Figure 5. Filter 2 = 1 mH , ref. Wurth Elektronik WE-ExB 744 844 102, core
of MnZn + NiZn core.

Figure 6. Filter 3 = 1 mH , ref. Wurth Elektronik WE-CMB 744 822 301, core
of MnZn.

Figure 7. Filter 4: 110 μH, ref. Wurth Elektronik WE-CMBNiZn 744 842 311,
NiZn core.

Figure 8. Comparison of frequency margins of each shock in common mode.

Figure 9. (a) load formed by a filament bulb controlled with a triac regulator
(b) Line Impedance Stabilization Network (LISN)

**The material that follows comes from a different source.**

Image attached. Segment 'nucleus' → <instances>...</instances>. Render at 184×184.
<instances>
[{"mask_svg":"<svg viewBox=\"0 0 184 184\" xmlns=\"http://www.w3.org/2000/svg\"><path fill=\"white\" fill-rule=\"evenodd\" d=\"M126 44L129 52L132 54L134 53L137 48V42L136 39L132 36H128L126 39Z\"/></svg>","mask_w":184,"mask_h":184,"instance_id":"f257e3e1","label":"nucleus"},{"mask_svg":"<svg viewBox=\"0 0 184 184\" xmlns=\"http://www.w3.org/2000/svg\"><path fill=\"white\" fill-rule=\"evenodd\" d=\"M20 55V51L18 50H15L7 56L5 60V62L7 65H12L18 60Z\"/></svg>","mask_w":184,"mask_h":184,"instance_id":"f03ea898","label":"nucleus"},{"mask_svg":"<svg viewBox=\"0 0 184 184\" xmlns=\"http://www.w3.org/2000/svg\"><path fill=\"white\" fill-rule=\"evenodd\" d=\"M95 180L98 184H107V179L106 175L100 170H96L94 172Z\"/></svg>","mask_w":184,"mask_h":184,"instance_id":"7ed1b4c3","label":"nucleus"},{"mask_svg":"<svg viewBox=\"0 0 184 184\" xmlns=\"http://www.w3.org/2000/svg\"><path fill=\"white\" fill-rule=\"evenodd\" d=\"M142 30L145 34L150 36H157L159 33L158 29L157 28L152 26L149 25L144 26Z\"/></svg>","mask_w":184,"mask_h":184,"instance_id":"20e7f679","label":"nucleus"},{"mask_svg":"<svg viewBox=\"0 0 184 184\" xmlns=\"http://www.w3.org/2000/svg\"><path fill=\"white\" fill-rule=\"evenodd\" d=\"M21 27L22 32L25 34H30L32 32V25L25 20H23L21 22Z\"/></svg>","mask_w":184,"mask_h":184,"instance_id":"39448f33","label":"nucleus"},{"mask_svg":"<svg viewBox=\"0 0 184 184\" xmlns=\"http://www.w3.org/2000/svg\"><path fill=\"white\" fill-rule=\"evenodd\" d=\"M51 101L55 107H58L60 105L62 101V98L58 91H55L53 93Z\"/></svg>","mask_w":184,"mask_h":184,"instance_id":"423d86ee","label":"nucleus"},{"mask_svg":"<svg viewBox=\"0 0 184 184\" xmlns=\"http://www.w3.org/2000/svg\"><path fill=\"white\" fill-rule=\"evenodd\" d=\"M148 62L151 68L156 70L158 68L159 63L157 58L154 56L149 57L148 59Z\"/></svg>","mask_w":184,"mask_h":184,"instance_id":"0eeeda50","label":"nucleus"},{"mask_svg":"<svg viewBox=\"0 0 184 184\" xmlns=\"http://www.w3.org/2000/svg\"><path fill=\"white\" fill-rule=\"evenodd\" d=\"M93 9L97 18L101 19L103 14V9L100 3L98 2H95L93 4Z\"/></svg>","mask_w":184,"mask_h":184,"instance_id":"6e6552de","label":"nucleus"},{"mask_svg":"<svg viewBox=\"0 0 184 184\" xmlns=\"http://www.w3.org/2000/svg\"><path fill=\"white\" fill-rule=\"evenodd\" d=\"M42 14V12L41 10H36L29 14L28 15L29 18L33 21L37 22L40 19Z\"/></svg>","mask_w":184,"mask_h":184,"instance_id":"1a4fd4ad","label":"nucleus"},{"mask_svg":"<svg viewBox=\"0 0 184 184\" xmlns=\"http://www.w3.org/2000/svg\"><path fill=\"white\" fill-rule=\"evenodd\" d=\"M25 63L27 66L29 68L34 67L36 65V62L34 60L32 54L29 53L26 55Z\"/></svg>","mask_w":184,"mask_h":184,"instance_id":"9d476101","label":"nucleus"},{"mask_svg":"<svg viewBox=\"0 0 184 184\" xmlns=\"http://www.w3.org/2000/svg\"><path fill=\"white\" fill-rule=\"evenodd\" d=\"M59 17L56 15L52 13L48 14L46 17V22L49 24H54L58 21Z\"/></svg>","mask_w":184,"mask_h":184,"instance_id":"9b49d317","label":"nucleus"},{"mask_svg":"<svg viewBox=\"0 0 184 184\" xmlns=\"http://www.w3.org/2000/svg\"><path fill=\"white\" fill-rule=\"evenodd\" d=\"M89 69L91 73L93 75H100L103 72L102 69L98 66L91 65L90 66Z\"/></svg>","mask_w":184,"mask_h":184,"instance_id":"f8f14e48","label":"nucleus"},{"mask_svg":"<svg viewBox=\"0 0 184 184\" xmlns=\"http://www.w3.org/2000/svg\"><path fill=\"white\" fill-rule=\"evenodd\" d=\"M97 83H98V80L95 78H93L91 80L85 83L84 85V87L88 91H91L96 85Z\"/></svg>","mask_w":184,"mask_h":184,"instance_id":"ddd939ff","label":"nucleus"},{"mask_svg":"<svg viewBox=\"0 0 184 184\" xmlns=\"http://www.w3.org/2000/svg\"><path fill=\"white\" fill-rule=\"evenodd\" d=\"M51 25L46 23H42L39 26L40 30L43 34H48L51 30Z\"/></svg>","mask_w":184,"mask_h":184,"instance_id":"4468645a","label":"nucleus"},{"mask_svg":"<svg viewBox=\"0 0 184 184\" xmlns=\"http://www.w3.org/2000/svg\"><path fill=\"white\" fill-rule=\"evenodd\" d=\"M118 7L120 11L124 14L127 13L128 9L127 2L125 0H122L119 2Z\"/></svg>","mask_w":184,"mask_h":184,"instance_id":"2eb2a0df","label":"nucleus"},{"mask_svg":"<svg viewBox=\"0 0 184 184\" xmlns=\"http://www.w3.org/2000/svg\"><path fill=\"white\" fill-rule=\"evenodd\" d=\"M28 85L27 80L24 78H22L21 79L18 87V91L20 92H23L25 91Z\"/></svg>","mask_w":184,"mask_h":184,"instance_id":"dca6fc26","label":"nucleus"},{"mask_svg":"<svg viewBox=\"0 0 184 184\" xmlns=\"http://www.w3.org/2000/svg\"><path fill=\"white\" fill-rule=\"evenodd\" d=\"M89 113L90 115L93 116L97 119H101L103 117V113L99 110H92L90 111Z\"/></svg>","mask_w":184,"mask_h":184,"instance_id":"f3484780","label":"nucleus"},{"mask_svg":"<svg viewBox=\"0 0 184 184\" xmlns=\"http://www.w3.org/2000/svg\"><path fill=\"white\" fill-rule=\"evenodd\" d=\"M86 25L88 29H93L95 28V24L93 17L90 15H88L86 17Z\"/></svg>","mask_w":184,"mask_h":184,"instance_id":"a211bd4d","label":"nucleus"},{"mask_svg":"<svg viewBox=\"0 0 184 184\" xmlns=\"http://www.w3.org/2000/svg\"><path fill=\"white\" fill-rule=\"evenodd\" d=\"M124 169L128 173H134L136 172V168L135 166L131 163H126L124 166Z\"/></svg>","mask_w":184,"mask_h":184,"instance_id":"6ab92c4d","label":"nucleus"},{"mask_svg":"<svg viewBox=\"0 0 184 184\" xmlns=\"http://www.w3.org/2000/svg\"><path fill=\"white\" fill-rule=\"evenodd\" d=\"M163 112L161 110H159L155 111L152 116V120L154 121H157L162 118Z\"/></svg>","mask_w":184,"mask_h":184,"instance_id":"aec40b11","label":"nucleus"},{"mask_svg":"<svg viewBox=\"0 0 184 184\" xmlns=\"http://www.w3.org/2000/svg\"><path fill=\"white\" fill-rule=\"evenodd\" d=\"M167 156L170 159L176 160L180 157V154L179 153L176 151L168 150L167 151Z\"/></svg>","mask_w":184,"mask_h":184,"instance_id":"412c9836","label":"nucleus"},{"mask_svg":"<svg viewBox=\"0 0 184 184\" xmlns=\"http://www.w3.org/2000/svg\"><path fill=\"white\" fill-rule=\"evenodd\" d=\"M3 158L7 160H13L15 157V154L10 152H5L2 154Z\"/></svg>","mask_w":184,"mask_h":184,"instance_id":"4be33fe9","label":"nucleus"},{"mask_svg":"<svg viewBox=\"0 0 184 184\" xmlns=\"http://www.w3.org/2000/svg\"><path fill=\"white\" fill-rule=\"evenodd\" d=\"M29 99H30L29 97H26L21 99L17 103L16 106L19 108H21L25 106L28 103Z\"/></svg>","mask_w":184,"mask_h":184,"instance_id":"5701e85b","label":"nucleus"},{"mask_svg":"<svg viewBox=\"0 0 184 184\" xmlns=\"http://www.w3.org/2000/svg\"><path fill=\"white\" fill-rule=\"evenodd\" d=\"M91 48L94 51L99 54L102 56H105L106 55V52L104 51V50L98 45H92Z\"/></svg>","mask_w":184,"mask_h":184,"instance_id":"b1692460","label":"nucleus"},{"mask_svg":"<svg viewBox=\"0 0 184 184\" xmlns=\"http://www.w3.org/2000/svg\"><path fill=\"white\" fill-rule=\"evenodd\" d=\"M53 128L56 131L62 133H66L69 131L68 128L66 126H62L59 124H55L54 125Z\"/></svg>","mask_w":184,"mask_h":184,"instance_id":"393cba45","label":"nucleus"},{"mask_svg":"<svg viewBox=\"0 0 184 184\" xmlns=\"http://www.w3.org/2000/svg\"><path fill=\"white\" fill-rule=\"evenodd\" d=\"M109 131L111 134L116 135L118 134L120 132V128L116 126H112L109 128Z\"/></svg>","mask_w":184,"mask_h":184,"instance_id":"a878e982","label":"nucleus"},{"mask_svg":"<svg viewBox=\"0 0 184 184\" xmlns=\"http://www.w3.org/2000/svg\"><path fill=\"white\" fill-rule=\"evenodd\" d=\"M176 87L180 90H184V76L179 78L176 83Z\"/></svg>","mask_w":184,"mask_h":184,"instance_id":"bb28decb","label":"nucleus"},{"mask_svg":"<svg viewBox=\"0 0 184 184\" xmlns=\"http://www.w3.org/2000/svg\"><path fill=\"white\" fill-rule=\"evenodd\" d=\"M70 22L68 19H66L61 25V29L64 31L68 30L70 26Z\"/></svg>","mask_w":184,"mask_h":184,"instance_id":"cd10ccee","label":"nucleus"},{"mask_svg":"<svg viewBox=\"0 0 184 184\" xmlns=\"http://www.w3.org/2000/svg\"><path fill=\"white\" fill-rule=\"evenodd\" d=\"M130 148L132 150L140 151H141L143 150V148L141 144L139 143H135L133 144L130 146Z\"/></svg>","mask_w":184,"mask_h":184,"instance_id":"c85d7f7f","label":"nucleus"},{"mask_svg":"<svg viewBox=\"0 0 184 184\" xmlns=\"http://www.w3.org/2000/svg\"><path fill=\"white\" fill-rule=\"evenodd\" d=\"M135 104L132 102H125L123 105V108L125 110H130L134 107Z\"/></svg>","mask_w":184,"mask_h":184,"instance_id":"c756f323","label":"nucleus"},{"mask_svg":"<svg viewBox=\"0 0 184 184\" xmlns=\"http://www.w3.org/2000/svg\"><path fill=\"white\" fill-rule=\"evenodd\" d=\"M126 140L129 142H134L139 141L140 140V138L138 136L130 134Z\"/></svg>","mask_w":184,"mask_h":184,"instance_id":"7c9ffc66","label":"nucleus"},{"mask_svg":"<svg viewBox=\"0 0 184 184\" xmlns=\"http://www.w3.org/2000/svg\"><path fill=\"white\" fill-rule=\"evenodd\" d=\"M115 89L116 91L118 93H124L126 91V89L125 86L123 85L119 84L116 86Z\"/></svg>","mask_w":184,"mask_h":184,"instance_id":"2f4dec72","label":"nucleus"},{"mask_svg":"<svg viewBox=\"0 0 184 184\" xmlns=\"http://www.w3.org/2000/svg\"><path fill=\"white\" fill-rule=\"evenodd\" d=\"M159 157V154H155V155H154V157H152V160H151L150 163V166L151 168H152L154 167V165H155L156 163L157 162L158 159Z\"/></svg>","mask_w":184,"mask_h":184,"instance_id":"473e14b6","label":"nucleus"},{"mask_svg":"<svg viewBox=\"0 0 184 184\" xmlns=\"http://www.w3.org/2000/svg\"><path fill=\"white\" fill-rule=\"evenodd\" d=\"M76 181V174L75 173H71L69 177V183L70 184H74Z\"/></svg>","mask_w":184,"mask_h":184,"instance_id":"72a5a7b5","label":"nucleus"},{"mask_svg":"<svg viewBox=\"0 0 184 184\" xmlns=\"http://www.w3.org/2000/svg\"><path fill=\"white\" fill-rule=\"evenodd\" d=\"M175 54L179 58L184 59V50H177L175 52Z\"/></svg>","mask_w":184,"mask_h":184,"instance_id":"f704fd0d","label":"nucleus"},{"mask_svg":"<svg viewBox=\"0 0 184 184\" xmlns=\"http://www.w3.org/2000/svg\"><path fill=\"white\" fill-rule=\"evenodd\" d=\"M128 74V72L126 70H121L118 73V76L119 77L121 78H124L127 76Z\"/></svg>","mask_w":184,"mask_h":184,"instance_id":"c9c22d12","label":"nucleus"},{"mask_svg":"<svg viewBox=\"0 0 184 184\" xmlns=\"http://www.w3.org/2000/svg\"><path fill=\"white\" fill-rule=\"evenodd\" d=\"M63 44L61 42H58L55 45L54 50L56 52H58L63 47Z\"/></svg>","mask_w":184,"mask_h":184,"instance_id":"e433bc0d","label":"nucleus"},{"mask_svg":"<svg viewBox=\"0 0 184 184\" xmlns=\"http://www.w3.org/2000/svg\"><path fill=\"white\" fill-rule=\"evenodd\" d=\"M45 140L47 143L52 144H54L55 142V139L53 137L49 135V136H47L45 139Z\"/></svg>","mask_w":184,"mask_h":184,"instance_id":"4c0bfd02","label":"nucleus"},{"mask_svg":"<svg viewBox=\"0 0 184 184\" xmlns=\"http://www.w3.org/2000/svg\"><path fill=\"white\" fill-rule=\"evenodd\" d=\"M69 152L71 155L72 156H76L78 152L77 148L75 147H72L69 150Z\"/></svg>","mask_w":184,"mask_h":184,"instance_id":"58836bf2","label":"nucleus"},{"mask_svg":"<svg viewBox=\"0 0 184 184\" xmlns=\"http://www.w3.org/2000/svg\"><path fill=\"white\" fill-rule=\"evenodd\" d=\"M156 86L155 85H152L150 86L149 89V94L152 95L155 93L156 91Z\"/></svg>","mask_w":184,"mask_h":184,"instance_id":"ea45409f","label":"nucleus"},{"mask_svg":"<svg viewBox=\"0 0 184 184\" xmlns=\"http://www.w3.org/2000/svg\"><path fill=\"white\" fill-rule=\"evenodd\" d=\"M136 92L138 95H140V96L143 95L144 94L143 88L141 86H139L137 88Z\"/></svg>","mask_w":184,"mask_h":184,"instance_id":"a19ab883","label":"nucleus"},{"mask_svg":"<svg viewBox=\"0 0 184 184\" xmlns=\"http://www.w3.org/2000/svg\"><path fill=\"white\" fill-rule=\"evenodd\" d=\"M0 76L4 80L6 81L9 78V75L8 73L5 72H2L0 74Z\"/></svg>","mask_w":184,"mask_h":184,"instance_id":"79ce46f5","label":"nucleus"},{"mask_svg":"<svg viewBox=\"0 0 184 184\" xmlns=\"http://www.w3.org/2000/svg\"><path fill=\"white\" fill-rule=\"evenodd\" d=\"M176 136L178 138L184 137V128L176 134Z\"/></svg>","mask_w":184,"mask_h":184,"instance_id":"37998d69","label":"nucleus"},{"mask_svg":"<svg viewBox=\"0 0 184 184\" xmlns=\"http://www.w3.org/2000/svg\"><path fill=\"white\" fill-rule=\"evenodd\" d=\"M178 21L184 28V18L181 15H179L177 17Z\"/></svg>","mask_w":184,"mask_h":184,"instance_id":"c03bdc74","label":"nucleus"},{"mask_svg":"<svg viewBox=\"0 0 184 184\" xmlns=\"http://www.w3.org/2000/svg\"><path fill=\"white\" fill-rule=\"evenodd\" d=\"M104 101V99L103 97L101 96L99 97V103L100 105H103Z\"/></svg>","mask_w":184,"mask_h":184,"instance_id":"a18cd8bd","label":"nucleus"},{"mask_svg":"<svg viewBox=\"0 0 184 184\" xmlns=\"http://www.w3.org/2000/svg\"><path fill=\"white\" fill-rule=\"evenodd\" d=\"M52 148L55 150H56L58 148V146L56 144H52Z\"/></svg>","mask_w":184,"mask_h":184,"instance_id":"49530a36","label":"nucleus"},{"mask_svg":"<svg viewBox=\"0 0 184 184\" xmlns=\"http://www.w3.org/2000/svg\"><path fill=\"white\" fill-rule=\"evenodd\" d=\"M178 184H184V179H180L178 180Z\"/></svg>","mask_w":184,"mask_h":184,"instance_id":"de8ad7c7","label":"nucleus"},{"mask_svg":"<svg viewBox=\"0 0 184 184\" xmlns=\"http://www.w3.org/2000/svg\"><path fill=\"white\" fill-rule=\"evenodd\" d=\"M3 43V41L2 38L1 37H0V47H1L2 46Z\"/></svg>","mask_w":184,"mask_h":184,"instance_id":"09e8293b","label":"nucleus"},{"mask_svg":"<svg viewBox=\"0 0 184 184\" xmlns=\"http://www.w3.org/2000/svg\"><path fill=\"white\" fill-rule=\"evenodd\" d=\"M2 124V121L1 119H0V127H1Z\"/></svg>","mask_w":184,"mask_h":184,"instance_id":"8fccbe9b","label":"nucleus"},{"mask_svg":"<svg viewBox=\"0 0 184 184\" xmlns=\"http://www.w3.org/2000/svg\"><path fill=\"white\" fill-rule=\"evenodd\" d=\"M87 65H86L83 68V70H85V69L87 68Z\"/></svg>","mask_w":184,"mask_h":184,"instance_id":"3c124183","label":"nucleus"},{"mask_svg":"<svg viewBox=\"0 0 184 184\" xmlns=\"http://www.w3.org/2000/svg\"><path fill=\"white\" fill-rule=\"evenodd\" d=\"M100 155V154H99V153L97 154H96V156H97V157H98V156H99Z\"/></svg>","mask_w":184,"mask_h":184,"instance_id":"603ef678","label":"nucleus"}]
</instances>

The results of the emission measurements of the filters
Figures 12 to 15 show the results of the measurements of the conducted emissions from the regulator with each of the four filters. All four filters clearly provide enough attenuation to comply with CISPR32. Over the entire frequency range, all four filters meet the proposed recommendation to have noise a minimum of 10 dB below the cutoff. In the four filters, a set of emissions is measured between 5 MHz and 25 MHz, which has a maximum of 30-32 dBμV, with enough difference to reach the limit (a difference of about 28-30 dB). In filter 1, in figure 12, at 200 kHz the peak is 15 dB below the limit, complying with the 10 dB recommendation. In filter 2, in figure 13, at 150 kHz the peak is 33 dB below the limit. In filter 3, in figure 14, at 150 kHz the peak is 29 dB below the limit. Finally, in filter 4, in figure 15, at 230 kHz, the peak is 27 dB below the limit. Comparing the results, the best filter is filter 2 with the dual-core crash. Filter 4, despite only having a 110 μH choke, has good results. It is evident that each filter must be adapted to the type of noise that needs to be attenuated. An equal set of filter design rules cannot be applied to all types of EMI. Each type of EMI needs to be analyzed and the filter suitably adapted in values and materials. The end of the design process should always end with some measurements to verify that the results are adequate so as not to exceed the limits of the standards.
Conclusion
Four types of materials have been compared in four common-mode choke nuclei, respectively keeping the values of the capacitors Cx and Cy the same. The results of the measurements of the conducted emissions of the four filters have been presented. Although it is true that each material presents greater effectiveness in a different frequency range, these differences are not entirely appreciable in the measurements made. We must consider that these filters have been compared with a triac phase regulator, a very characteristic type of noise generator that generates a spectrum where the harmonics of a fundamental frequency can be seen. We know that by attacking this fundamental frequency we will attenuate its harmonics. Therefore, for a more detailed characterization of the bandwidths, the noise source could be changed to a white noise source, whose emissions are uniform at all frequencies.
Acknowledgements I appreciate all the help received in the form of documentation, components and advice from Würth Elektronik, especially Juan Miguel del Pino, FAE (Field Applications Engineer) at Würth Elektronik Spain and Ismael Molina, PM (Product Manager) at Würth Elektronik Germany. Without this help, this article could not have been written.